You going to let them talk about you like that - calling you a "mudfish" and/or "trashfish" ?;D ;D ;D

Looks like they are about as much fun as a big ole sailcat though.


----------



## Guest (May 24, 2007)

> Blake,
> 
> You going to let them talk about you like that - calling you a "mudfish" and/or "trashfish" ?;D ;D ;D
> 
> Looks like they are about as much fun as a big ole sailcat though.

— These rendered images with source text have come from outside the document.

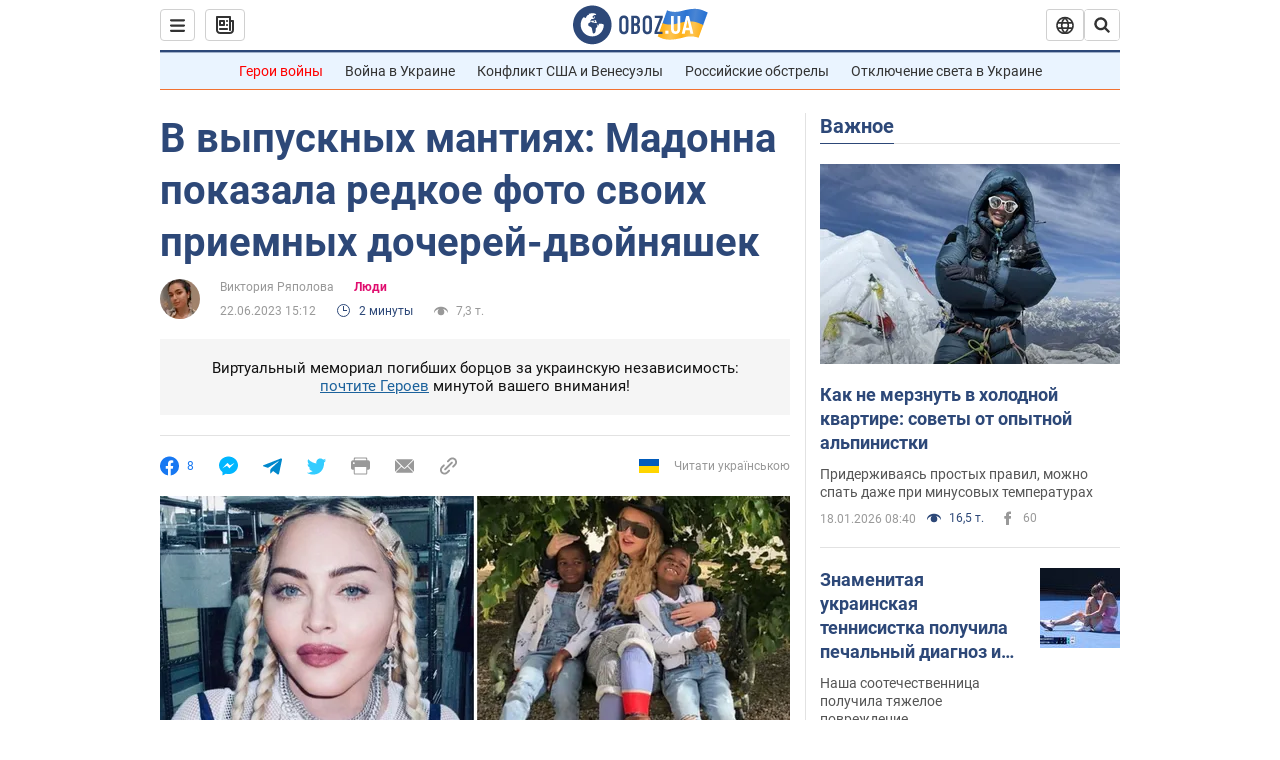

--- FILE ---
content_type: application/x-javascript; charset=utf-8
request_url: https://servicer.idealmedia.io/1418748/1?nocmp=1&sessionId=696d7b22-08145&sessionPage=1&sessionNumberWeek=1&sessionNumber=1&scale_metric_1=64.00&scale_metric_2=256.00&scale_metric_3=100.00&cbuster=1768782626482788516940&pvid=8519c621-f80a-484c-8d50-6395d8ec8545&implVersion=11&lct=1763555100&mp4=1&ap=1&consentStrLen=0&wlid=a79d9e5f-919f-4177-9838-57d34a608e25&uniqId=11b19&niet=4g&nisd=false&evt=%5B%7B%22event%22%3A1%2C%22methods%22%3A%5B1%2C2%5D%7D%2C%7B%22event%22%3A2%2C%22methods%22%3A%5B1%2C2%5D%7D%5D&pv=5&jsv=es6&dpr=1&hashCommit=cbd500eb&apt=2023-06-22T15%3A12%3A00&tfre=3995&w=0&h=1&tl=150&tlp=1&sz=0x1&szp=1&szl=1&cxurl=https%3A%2F%2Fnews.obozrevatel.com%2Fshow%2Fpeople%2Fv-vyipusknyih-mantiyah-madonna-pokazala-redkoe-foto-svoih-priemnyih-docherej-dvojnyashek.htm&ref=&lu=https%3A%2F%2Fnews.obozrevatel.com%2Fshow%2Fpeople%2Fv-vyipusknyih-mantiyah-madonna-pokazala-redkoe-foto-svoih-priemnyih-docherej-dvojnyashek.htm%3F_gl%3D1*1kecpxs*_ga*MTU3ODM0OTU4Mi4xNjczOTkxMDgz*_ga_JBX3X27G7H*MTY4ODI4NDMwOS41NzAuMS4xNjg4Mjg0ODIzLjU2LjAuMA..
body_size: 838
content:
var _mgq=_mgq||[];
_mgq.push(["IdealmediaLoadGoods1418748_11b19",[
["tsn.ua","11957692","1","У Львові поліціянтка з ноги напала на жінку, яка прибирала сніг","Львівська міська рада та поліція з’ясовують обставини конфлікту між поліціянткою та двірничкою","0","","","","c0PdJgF9rsHFNtImplJC_6LjIymBZANQH9n-jFou-AMwTJzDlndJxZG2sYQLxm7SJP9NESf5a0MfIieRFDqB_Kldt0JdlZKDYLbkLtP-Q-UsZ-6iHt2Gh7TQ5P_J8uOI",{"i":"https://s-img.idealmedia.io/n/11957692/45x45/79x0x630x630/aHR0cDovL2ltZ2hvc3RzLmNvbS90LzUwOTE1My9mZjZkN2NlMzJkNTI1YjE3Njg2NGZhYTc1MzE0NjdmOS5qcGVn.webp?v=1768782626-vaeaMMQbJ2D_JeZzqUwAQAUQU4RcNmuO7oSxastY0v0","l":"https://clck.idealmedia.io/pnews/11957692/i/1298901/pp/1/1?h=c0PdJgF9rsHFNtImplJC_6LjIymBZANQH9n-jFou-AMwTJzDlndJxZG2sYQLxm7SJP9NESf5a0MfIieRFDqB_Kldt0JdlZKDYLbkLtP-Q-UsZ-6iHt2Gh7TQ5P_J8uOI&utm_campaign=obozrevatel.com&utm_source=obozrevatel.com&utm_medium=referral&rid=0ce571e0-f4ce-11f0-b432-c4cbe1e3eca4&tt=Direct&att=3&afrd=296&iv=11&ct=1&gdprApplies=0&muid=q0iqgDNvRXug&st=-300&mp4=1&h2=RGCnD2pppFaSHdacZpvmnsy2GX6xlGXVu7txikoXAu_3Uq9CZQIGhHBl6Galy7GAUxS4U-sB8WxEelr10UWU-Q**","adc":[],"sdl":0,"dl":"","category":"События Украины","dbbr":0,"bbrt":0,"type":"e","media-type":"static","clicktrackers":[],"cta":"Читати далі","cdt":"","tri":"0ce5860c-f4ce-11f0-b432-c4cbe1e3eca4","crid":"11957692"}],],
{"awc":{},"dt":"desktop","ts":"","tt":"Direct","isBot":1,"h2":"RGCnD2pppFaSHdacZpvmnsy2GX6xlGXVu7txikoXAu_3Uq9CZQIGhHBl6Galy7GAUxS4U-sB8WxEelr10UWU-Q**","ats":0,"rid":"0ce571e0-f4ce-11f0-b432-c4cbe1e3eca4","pvid":"8519c621-f80a-484c-8d50-6395d8ec8545","iv":11,"brid":32,"muidn":"q0iqgDNvRXug","dnt":2,"cv":2,"afrd":296,"consent":true,"adv_src_id":39175}]);
_mgqp();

I don't really care about their words coming out of their mouth about my trashy mudfish that I never caught this fish before but I had plenty of Bass caught in wekiva river. I'm just showing this teethy critter to let them know to stay off my river.....LOL.


----------



## tom_in_orl (Dec 9, 2006)

Was back out there today. Wind was blowing like a muther but I took out two fly rods anyways. My shiny TFO 4wt and my super cheap Eagle Claw 8wt. After getting drenched in a squall I picked up about a dozen brim and then changed over to the 8wt with the fly below. To my surprise I was rewarded with a nice bass on fly. Left my camera at home so its another phone pic


----------



## Guest (May 25, 2007)

awesome!!!! Now u are learning to take step by step to become a professional flyfishermen in 10 years from now.... ;D. BTW Nice bass! are u going to be in wekiva tmr afternoon? Stripe jamaican lager beer is gooood!


----------



## JRH (Mar 18, 2007)

Nice job on the bass, Tom!


----------



## Big_Fish (Dec 10, 2006)

Nice Bass I guess!


----------